Weebles wobble, but they don't fall down. That's me. I get up in the morning, and I weeble my way into my day. I get up from a chair, and I weeble through the house. What's weebling? It's this really weird stiff-legged wobble, that now passes for a walk. Whatever happened to my great energetic sexy stride? It's become Weeble.
I've found out a few more things about this hip replacement. What shall forever be prohibited from me. Running. Jumping rope. Trampoline. Basically, anything where both feet must leave the ground. I'm glad I already did my parachute jump - that would be off the bucket list as well.
I also discovered that I'll have to wear a splint on my legs for the first few weeks when I sleep, so that I don't accidentally roll over and cross my legs. At least the prohibition against crossing my legs is only for three weeks or so. The prohibition against leaning forward is also for three weeks.

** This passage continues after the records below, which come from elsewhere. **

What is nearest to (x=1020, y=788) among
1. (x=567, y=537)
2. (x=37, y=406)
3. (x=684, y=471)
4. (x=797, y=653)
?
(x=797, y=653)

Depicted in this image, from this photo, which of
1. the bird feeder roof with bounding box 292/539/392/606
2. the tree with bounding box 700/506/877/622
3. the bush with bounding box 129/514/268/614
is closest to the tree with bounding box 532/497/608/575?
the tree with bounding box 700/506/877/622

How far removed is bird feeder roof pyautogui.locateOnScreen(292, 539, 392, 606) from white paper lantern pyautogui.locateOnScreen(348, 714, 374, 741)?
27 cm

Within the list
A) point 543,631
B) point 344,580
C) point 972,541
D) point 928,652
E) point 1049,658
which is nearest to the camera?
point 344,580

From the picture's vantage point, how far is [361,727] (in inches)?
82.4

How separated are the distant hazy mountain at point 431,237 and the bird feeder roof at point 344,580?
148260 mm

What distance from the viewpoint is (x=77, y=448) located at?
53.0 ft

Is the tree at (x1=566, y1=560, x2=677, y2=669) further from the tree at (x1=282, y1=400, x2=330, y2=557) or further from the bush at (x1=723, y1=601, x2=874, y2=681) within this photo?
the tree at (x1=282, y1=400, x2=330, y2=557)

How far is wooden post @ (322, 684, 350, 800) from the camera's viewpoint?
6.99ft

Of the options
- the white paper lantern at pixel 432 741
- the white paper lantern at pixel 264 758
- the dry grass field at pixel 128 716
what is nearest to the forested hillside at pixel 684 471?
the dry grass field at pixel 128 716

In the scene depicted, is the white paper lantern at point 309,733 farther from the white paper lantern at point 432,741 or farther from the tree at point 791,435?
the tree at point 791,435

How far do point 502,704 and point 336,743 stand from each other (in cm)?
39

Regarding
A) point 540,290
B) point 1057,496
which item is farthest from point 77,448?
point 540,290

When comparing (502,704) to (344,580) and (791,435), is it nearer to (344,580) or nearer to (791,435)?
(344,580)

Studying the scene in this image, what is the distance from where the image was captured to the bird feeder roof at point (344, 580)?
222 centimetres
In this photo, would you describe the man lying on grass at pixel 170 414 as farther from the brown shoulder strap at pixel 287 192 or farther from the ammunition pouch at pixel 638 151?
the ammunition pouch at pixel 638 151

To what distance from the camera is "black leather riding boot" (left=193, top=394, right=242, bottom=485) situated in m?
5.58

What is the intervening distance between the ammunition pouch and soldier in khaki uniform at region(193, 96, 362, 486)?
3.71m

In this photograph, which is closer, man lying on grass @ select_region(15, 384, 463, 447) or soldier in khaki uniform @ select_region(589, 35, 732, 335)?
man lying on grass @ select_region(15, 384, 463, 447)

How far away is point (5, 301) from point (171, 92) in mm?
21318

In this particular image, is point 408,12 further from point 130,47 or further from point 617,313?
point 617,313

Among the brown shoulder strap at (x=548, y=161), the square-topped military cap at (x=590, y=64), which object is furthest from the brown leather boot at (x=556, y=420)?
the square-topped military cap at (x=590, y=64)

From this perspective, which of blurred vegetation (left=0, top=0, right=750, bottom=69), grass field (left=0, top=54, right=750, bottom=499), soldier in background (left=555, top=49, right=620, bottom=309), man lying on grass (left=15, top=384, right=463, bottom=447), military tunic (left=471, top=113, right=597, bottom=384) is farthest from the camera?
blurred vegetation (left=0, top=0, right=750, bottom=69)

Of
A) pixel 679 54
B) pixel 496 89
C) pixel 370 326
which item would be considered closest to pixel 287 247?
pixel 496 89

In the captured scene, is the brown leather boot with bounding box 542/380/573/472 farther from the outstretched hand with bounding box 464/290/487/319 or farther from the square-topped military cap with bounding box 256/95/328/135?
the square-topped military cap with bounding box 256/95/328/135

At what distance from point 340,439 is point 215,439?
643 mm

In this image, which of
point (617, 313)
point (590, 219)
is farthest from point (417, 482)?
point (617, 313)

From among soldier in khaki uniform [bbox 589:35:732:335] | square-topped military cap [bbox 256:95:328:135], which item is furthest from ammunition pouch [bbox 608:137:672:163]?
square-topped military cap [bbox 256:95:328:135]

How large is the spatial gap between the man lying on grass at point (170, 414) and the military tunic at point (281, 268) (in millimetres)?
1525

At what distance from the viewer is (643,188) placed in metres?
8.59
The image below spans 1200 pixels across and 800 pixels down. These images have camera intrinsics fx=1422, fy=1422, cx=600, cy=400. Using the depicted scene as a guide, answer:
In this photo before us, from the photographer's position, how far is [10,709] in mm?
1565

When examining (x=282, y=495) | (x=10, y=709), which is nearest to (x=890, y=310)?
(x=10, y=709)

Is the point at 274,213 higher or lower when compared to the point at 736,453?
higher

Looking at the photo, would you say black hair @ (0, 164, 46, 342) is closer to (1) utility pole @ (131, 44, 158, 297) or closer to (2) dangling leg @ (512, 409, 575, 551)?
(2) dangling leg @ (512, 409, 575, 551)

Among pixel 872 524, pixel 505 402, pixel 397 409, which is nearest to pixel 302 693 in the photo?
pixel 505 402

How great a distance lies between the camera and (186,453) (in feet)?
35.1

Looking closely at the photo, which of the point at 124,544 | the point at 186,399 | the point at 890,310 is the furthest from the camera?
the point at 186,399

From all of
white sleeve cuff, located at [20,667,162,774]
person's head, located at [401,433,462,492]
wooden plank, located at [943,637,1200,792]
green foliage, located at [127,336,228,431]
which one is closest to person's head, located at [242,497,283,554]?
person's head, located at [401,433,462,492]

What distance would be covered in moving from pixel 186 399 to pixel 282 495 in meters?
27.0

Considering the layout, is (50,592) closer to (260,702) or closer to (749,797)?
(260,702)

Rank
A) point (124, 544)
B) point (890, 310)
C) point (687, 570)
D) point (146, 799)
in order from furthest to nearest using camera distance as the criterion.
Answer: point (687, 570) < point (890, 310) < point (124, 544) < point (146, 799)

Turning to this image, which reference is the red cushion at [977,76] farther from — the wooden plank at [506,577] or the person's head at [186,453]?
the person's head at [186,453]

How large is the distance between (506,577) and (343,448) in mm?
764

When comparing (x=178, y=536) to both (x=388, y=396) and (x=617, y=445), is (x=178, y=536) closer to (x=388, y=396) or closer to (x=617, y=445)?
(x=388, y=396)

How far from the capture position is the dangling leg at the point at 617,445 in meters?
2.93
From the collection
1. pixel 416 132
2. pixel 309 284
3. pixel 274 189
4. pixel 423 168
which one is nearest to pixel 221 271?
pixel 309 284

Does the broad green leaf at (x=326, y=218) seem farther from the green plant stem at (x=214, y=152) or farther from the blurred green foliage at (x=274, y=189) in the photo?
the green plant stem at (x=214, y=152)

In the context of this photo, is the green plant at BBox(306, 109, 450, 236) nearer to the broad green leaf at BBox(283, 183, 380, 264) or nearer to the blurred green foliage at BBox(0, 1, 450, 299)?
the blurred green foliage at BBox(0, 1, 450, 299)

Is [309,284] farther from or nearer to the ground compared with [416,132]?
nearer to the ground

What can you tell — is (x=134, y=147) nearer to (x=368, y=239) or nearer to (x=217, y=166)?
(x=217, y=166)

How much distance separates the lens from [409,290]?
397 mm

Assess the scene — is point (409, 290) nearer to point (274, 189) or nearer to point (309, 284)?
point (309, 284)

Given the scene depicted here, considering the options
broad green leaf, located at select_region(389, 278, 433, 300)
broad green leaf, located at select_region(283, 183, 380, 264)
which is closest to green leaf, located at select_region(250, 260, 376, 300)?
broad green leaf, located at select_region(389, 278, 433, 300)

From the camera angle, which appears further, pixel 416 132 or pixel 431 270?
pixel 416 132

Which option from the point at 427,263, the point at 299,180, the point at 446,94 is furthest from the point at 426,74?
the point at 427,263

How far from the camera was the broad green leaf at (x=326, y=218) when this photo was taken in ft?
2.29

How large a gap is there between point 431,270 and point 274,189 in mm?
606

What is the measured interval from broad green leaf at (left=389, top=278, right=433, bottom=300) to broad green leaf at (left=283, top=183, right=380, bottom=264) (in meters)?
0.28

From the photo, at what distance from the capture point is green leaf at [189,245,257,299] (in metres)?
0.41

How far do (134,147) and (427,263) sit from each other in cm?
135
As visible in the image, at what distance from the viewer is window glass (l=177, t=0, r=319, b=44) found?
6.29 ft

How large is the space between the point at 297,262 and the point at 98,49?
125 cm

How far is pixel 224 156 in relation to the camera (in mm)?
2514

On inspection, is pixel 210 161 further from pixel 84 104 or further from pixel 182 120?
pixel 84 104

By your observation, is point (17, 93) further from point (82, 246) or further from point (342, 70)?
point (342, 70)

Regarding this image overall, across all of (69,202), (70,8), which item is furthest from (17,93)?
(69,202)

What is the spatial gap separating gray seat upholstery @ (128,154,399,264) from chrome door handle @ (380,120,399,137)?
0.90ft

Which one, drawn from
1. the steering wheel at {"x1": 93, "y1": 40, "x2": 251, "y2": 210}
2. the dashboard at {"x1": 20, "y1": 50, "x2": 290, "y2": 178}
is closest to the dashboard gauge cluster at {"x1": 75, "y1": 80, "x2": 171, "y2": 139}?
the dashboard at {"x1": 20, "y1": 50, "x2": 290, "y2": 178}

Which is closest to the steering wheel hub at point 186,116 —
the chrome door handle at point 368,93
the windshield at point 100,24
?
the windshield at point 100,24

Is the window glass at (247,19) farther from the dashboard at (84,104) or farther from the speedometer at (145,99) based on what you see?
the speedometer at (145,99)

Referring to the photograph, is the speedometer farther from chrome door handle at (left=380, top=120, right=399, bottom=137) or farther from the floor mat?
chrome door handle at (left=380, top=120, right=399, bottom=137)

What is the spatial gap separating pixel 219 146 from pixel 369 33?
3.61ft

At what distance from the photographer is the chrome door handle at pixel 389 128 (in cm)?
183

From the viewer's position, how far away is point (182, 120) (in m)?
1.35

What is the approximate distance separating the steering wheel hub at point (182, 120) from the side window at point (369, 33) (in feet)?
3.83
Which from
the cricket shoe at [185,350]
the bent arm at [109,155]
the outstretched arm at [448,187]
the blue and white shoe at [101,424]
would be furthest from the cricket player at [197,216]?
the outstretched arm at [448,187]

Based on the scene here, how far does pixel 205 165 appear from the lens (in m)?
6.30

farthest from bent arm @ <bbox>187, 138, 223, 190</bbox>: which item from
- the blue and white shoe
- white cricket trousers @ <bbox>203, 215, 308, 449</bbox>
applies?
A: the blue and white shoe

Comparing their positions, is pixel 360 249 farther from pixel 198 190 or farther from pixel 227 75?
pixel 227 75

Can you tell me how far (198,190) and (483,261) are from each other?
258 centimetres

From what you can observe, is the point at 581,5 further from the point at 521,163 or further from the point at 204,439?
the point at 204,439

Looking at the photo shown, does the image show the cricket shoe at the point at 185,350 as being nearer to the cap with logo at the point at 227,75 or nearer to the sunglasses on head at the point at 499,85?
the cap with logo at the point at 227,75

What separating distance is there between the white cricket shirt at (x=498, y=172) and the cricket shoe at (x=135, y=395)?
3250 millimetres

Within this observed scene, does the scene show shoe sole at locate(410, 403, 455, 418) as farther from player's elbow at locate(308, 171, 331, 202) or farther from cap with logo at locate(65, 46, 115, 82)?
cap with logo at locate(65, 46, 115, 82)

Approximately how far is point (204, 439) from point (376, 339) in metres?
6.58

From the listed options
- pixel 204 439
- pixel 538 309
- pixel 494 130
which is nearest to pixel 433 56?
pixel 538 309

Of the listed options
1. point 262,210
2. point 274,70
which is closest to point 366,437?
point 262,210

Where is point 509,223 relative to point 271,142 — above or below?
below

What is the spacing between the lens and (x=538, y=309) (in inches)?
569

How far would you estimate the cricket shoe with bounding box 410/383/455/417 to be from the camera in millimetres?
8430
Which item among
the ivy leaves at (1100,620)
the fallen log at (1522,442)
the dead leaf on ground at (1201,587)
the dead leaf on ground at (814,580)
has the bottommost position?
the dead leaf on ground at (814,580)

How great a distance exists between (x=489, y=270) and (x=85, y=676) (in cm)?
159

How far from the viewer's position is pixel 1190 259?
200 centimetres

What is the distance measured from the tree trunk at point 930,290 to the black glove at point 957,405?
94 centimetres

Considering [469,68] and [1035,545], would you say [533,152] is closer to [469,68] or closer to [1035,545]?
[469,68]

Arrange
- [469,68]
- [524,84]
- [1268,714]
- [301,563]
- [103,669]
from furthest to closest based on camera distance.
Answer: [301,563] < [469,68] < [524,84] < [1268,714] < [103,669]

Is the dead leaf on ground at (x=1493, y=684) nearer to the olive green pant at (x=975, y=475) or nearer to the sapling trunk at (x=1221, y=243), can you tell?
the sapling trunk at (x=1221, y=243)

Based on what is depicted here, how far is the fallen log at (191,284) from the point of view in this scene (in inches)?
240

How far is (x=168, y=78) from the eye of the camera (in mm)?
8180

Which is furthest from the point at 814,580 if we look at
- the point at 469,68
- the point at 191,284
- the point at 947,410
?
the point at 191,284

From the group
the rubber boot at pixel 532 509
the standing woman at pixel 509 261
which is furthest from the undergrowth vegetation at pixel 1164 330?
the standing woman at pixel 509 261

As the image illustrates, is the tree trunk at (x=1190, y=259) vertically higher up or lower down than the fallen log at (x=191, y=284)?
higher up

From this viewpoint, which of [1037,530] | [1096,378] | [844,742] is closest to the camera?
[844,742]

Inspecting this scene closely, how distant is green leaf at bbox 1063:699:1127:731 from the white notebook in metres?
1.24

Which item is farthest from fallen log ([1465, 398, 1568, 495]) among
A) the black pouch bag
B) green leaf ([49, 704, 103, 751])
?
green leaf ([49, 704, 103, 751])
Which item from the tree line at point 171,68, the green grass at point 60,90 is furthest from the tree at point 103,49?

I hope that this operation also takes care of the pain in my right knee. I've been told the pain radiates - that the knee hurts because of the hip problems. So we shall see.
The joint being put in my hip is made of oxinium, which is some kind of fancy metal-nonmetal blend. Titanium and zirconium, if I remember right. So I guess I've have this really groovy postmodern hip. A hip hip. (eeeee!) I guess that's the answer to Tower of Power's "What Is Hip?" What is hip? Oxinium.